-- Begin Extracted entries --
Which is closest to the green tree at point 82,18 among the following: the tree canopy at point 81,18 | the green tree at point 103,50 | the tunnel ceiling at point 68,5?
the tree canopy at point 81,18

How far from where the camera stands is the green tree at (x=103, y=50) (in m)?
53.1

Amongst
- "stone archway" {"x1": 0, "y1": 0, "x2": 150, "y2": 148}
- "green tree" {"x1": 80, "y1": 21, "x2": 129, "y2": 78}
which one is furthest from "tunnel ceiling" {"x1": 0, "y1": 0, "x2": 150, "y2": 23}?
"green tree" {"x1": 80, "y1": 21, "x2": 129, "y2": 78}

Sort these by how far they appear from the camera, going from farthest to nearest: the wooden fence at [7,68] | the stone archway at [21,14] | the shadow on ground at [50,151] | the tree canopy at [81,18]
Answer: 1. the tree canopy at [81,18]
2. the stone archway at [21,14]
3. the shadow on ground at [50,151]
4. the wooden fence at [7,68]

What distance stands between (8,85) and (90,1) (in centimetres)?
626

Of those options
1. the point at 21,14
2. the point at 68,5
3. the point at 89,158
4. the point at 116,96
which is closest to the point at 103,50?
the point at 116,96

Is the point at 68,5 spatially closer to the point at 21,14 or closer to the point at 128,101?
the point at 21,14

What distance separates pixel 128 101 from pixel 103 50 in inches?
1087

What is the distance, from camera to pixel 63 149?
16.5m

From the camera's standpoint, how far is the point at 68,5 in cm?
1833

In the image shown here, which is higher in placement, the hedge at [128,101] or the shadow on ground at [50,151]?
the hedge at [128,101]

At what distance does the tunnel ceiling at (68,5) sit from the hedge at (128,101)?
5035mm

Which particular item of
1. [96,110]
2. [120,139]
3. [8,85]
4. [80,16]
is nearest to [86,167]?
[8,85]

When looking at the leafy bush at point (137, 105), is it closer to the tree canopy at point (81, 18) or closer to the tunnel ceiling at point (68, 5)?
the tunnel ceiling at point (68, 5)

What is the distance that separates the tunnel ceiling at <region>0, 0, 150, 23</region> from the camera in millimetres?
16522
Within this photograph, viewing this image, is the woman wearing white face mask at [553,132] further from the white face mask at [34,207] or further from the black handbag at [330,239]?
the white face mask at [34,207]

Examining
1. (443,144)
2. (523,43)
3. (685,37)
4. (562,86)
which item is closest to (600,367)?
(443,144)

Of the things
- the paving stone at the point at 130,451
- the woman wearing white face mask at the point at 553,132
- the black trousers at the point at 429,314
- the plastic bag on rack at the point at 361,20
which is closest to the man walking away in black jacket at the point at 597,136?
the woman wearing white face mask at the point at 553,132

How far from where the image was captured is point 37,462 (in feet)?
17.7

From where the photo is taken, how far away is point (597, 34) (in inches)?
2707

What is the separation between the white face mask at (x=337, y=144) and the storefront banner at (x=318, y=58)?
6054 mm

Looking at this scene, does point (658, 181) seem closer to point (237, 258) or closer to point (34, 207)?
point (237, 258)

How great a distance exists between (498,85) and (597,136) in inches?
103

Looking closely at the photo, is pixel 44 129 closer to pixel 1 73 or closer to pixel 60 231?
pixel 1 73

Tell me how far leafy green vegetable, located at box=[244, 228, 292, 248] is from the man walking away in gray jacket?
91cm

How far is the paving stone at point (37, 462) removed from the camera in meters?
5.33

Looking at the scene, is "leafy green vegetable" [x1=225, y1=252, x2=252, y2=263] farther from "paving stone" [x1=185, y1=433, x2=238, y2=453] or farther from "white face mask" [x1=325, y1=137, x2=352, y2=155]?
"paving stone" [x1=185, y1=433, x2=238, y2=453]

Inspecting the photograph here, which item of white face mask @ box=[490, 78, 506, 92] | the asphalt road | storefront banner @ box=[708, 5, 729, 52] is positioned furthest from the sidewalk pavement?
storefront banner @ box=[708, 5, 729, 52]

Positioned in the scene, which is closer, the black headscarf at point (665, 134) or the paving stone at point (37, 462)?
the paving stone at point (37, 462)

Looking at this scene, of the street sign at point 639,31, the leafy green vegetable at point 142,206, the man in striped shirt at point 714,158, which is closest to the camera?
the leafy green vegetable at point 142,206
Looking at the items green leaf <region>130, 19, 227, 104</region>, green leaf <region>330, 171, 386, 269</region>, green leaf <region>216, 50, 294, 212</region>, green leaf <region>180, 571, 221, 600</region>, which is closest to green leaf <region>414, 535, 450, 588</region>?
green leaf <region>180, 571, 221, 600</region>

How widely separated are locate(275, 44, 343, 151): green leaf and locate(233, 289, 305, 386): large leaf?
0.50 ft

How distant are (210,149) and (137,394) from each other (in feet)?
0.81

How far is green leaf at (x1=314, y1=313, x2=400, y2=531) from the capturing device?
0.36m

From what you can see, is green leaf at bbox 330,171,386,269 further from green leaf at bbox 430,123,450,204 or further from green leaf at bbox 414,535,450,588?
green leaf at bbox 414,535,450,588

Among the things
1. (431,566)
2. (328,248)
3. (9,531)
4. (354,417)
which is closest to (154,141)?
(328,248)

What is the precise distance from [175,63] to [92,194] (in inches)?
-- End Extracted entries --
(Written task):
Copy the records from the beginning down to and including the line containing "4. the wooden fence at [7,68]", replacing "camera" with "viewer" and keeping everything else the same.

(Result):
Which is closest to the green tree at point 82,18 among the following: the tree canopy at point 81,18 | the green tree at point 103,50 | the tunnel ceiling at point 68,5?
the tree canopy at point 81,18

How far from where the viewer stands is the green tree at (x=103, y=50) (in m)?
53.1

Amongst
- "stone archway" {"x1": 0, "y1": 0, "x2": 150, "y2": 148}
- "green tree" {"x1": 80, "y1": 21, "x2": 129, "y2": 78}
which one is furthest from "tunnel ceiling" {"x1": 0, "y1": 0, "x2": 150, "y2": 23}?
"green tree" {"x1": 80, "y1": 21, "x2": 129, "y2": 78}

Sort these by how far they appear from the viewer, going from farthest to nearest: the wooden fence at [7,68] | the stone archway at [21,14] | the shadow on ground at [50,151] | the tree canopy at [81,18]
Answer: 1. the tree canopy at [81,18]
2. the stone archway at [21,14]
3. the shadow on ground at [50,151]
4. the wooden fence at [7,68]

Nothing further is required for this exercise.